Tiró la carta sobre el regazo de su hermana. Ella le echó un vistazo y se la pasó a Mary. Esta la leyó en silencio y la devolvió a manos de Saint John. Los tres se miraron y luego esbozaron una sonrisa lánguida y pensativa.

—¡Amén! Seguiremos viviendo igual —dijo Diana al fin.

—En cualquier caso, no estamos peor que antes —señaló Mary.

—Pero es imposible evitar el pensamiento de cómo pudimos haber estado —dijo el señor Rivers—, y darnos cuenta del enorme contraste que existe con nuestra situación actual.

Dobló la carta, la guardó en el escritorio y volvió a salir.

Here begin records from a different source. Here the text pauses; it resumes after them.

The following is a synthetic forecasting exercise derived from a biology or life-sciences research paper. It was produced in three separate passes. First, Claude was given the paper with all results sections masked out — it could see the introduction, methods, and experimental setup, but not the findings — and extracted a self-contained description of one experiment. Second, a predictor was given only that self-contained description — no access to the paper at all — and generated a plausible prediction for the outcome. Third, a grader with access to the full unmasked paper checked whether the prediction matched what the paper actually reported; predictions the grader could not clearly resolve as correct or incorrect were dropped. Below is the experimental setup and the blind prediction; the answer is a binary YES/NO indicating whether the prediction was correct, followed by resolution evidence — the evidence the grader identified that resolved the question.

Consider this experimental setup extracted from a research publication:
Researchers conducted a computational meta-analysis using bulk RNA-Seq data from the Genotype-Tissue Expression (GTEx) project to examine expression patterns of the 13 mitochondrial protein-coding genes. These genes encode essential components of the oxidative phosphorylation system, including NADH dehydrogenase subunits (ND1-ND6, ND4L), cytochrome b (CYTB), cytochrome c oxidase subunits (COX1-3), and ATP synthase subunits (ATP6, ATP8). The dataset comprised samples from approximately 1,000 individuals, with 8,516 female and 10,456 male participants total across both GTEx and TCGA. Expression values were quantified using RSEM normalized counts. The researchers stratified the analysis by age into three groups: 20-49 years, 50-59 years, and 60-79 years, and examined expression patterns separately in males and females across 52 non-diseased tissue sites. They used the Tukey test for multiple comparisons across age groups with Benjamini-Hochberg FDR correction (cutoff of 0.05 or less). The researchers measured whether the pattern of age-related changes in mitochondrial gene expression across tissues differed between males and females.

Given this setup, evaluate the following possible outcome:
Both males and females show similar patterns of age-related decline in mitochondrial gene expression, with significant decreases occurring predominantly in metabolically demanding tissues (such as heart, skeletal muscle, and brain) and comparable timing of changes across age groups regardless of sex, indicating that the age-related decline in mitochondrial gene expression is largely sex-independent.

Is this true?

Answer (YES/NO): NO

Nadie habló durante unos minutos, hasta que Diana rompió el silencio dirigiéndose a mí.

—Jane, debes estar sorprendida ante tanto misterio, y pensarás que somos personas duras de corazón al no lamentar la muerte de un pariente tan cercano como es un tío. La verdad es que no le conocemos, ni le hemos visto nunca. Era el hermano de mamá. Mi padre y él discutieron hace mucho: fue debido a sus consejos por lo que mi padre arriesgó la mayor parte de sus propiedades en el negocio que acabó arruinándole. Se cruzaron recriminaciones, se separaron airados y nunca se reconciliaron. Después, mi tío se embarcó en negocios más prósperos y logró amasar una fortuna de veinte mil libras. Nunca se casó, ni tiene otros descendientes aparte de nosotros y otro pariente. Mi padre siempre abrigó la esperanza de que algún día repararía su error legándonos sus posesiones. Esta carta nos informa de que ha dejado hasta el último penique a ese otro pariente, con la excepción de treinta guineas que deben dividirse entre Saint John, Diana y Mary Rivers para que compren tres coronas de duelo. Estaba en su derecho a hacer lo que quisiera, por supuesto, pero no puedo negar que la noticia ha supuesto una desilusión. Mary y yo nos habríamos considerado ricas solo con un legado de mil libras, una cifra que para Saint John habría significado la posibilidad de hacer muchas obras de caridad.

Dada esta explicación, se dejó el tema y nadie volvió a referirse a él. Al día siguiente, me fui de Marsh End y me dirigí a Morton. Un día más tarde, Diana y Mary partieron hacia B... En una semana, el señor Rivers y Hannah volvieron a la rectoría. Y la vieja granja se quedó sola.